Is there another way to "thaw" my Mini other than unplugging it? TIA for any help

FWIW, the Mini is connected to the Roamio via MoCA and it's the only Mini attached to the Roamio


----------



## bshrock (Jan 6, 2012)

Have you tried the HDUI reset? <Thumb Down>, <Thumb Up>. <Play>, <Play>


----------



## grey ghost (Feb 2, 2010)

bshrock said:


> Have you tried the HDUI reset? <Thumb Down>, <Thumb Up>. <Play>, <Play>


No, every single button on the remote freezes and the only sound you get is the "thud" sound that tells you you can't do that.


----------



## bshrock (Jan 6, 2012)

It may be you're network can you try using Ethernet?

I have not had any EAS interruptions on the Mini at least any that I know of. One of my two Minis would lock up frequently like yours frozen with either a blank screen or the main menu with the view window displaying the Pause symbol. Sometimes I could recover using the HDUI reset like you I would get a delayed error "thud" for the button presses half a minute later I would hear the conformation beep and the Mini would recover. When the HDUI reset did not work I disconnected the Coax cable and the Mini would recover with a network error message. I switched the 2 and the problem stayed with the location so Saturday I ran a network cable and switched that Mini to use Ethernet I have not seen the lock up since Knock on wood.

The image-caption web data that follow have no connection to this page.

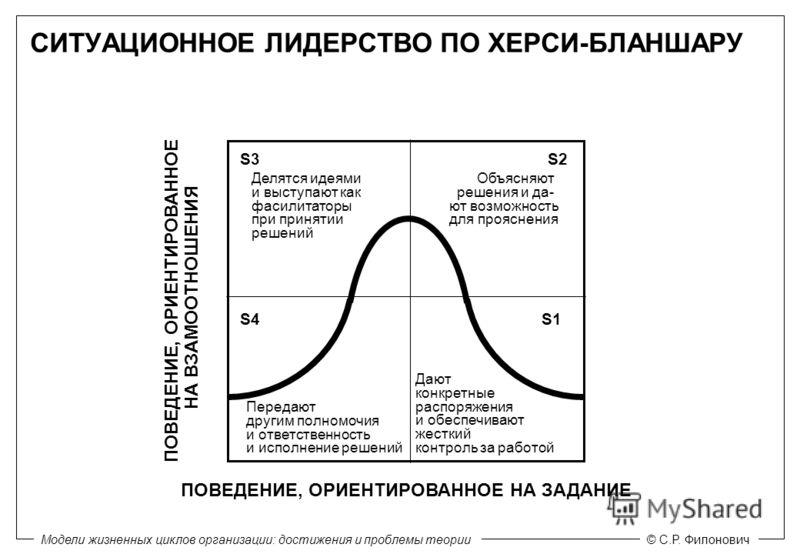 Модели жизненных циклов организации: достижения и проблемы теории© С.Р. Филонович S3 S1 S2 S4 Делятся идеями и выступают как фасилитаторы при принятии решений Объясняют решения и да- ют возможность для прояснения Передают другим полномочия и ответств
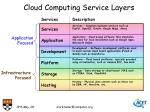 cloud computing service layers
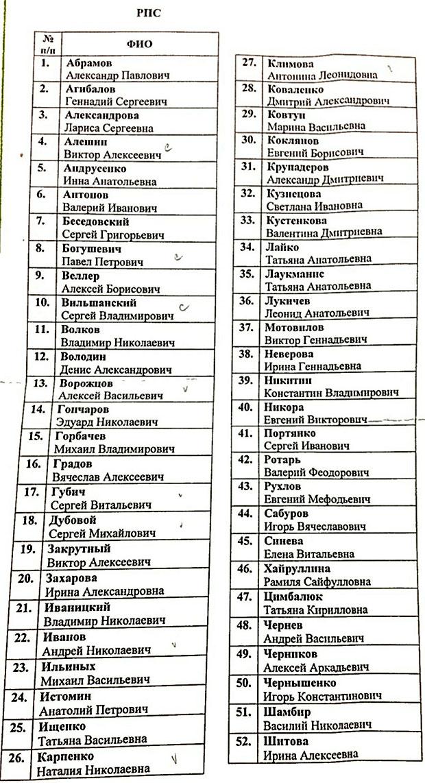 Политсовет Единой России Мурманской области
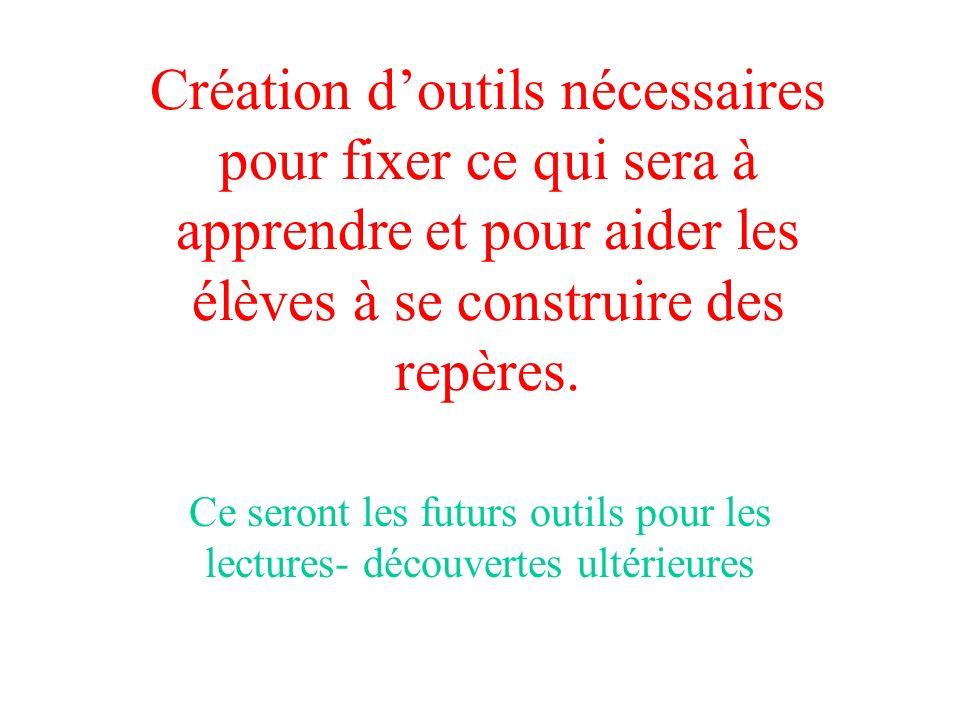 Après la lecture découverte: temps de structuration et de systématisation Relevé des découvertes à partir du texte lu et croisement avec des éléments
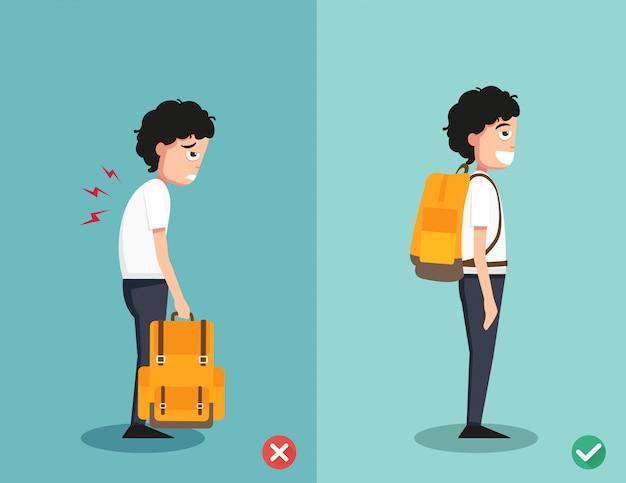 Formas incorrectas y correctas para la ilustración de mochila de pie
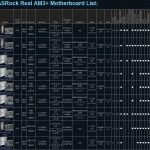 ASRock-Explains-the-Differences-Between-AM3-and-AM3-Sockets-8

My configuration was both Mini's using the Premiere XL4 for the MoCA bridge. The problem Mini had 2 splitters and about 40' of coax between the XL4. the Other Mini is on the first 4 way splitter.


----------



## grey ghost (Feb 2, 2010)

bshrock said:


> It may be you're network can you try using Ethernet?
> 
> I have not had any EAS interruptions on the Mini at least any that I know of. One of my two Minis would lock up frequently like yours frozen with either a blank screen or the main menu with the view window displaying the Pause symbol. Sometimes I could recover using the HDUI reset like you I would get a delayed error "thud" for the button presses half a minute later I would hear the conformation beep and the Mini would recover. When the HDUI reset did not work I disconnected the Coax cable and the Mini would recover with a network error message. I switched the 2 and the problem stayed with the location so Saturday I ran a network cable and switched that Mini to use Ethernet I have not seen the lock up since Knock on wood.
> 
> My configuration was both Mini's using the Premiere XL4 for the MoCA bridge. The problem Mini had 2 splitters and about 40' of coax between the XL4. the Other Mini is on the first 4 way splitter.

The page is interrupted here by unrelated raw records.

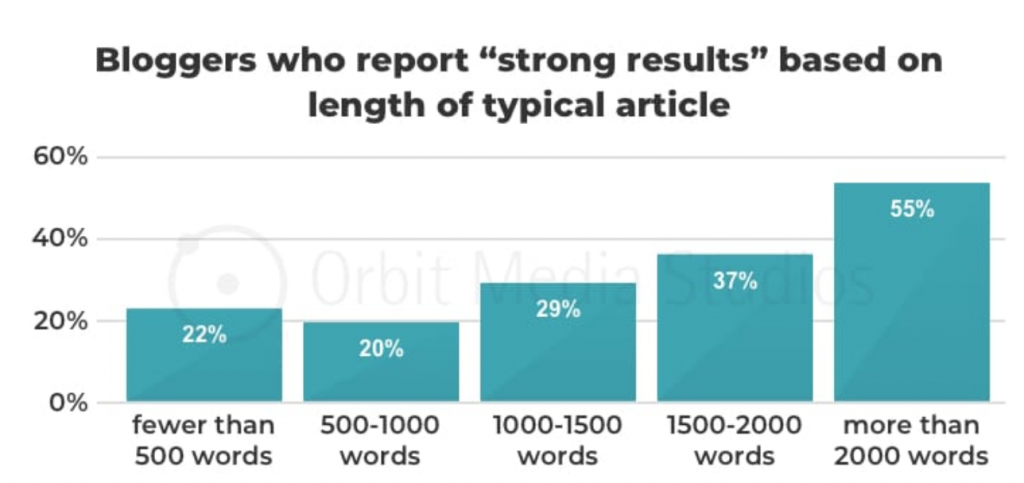 Orbit Media 2019 Blogging Survey length of articles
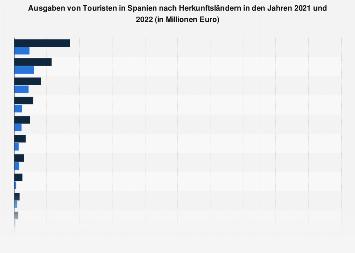 Ausgaben von Touristen in Spanien nach Herkunftsländern bis 2018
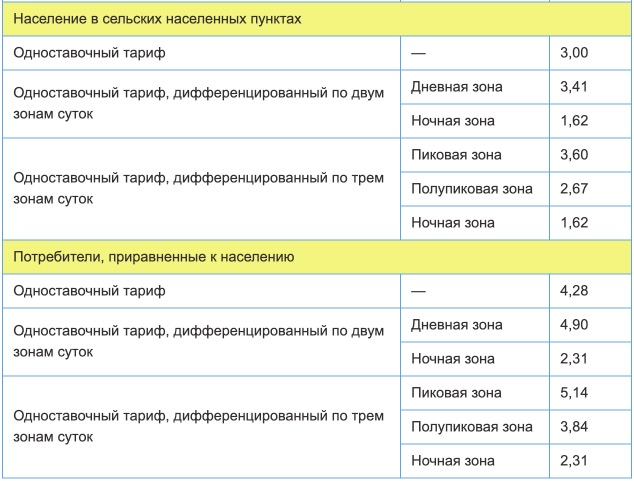 Тарифы на электроэнергию для Свердловской области с 1 января 2021 года (первое полугодие) 2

In my situation, it is impractical to run ethernet to the Mini. I tried using a wireless bridge and ethernet from there, but it didn't really work. The MoCA network using the Roamio as a MoCA bridge that I'm currently using is much better and is quick and responsive, but it just has this one problem with freezing.

Thanks for the suggestions though. I appreciate it.


----------



## jrm9999 (Dec 12, 2014)

Did you ever figure this out? My mini freezes every week when the emergency test message comes out. Same problem you had, no buttons work to clear it and have to unplug it.


----------



## waynomo (Nov 9, 2002)

Are you actually watching on the Mini when it happens?


----------



## Dan203 (Apr 17, 2000)

Make sure not to leave the Mini paused on a show when turning off the TV. My wife is in the habit of doing this on her main TiVo so she does it on the Mini as well. When it's paused like that it thinks you're actively watching so it will accept the EAS signal, grab a tuner and drop to live TV. As long as it's on the little screen saver thing I believe it ignores EAS.


----------



## CoxInPHX (Jan 14, 2011)

Try disconnecting the Coax for a few seconds, that might free it up, instead of a reboot.

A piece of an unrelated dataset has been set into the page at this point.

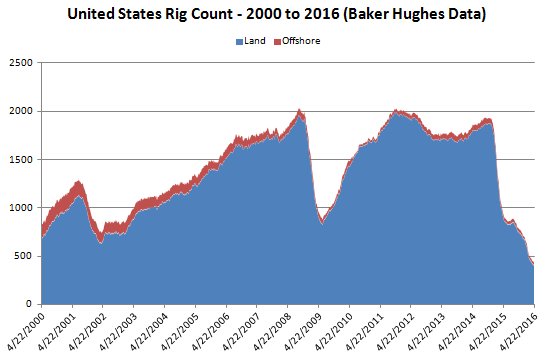 US Rig Count Since 2000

Both my Minis grab a tuner and switch to LiveTV with every EAS test, and keep that tuner for 4 hours, unless you go back to TiVo Central. Doesn't matter if it has been inactive or in-use at the time.

I have never had one lockup after an EAS test though.

I know that the behavior of the EAS test is very different between a Cisco system and a Motorola system. My provider finally implemented HUB specific EAS suppression, so instead of getting a test for every single county/area, I now only get the one per week.


----------



## MichaelAinNB (Dec 28, 2013)

Kind of late to the party here but those EAS broadcasts knock my Premiere back to a local channel (typically our local CBS or Government channel), regardless of what I am watching at the time (live, stream, or recorded program). This is particularly annoying if I'm not physically in front of the DVR and am recording a program. If an EAS broadcast happens to occur while I'm recording something, I lose the remaining portion of the program being recorded and instead, the channel the EAS broadcast sent the TiVo to is recorded. If I happen to be watching TV when the alert is broadcast, I have to wait for an additional 30 seconds or so after the alert has cleared before TiVo will allow me to change channels or modes (ie- return to watching a recorded program) and return to what I was watching.


----------



## Dan203 (Apr 17, 2000)

This is a requirement of the CableCARD specification. The TiVo is required to display the EAS as long as it's receiving the signal from your cable company. If you leave it alone it should return to the previous channel it was on and complete whatever it was recording after the EAS is over.


----------



## MichaelAinNB (Dec 28, 2013)

Dan203 said:


> This is a requirement of the CableCARD specification. The TiVo is required to display the EAS as long as it's receiving the signal from your cable company. If you leave it alone it should return to the previous channel it was on and complete whatever it was recording after the EAS is over.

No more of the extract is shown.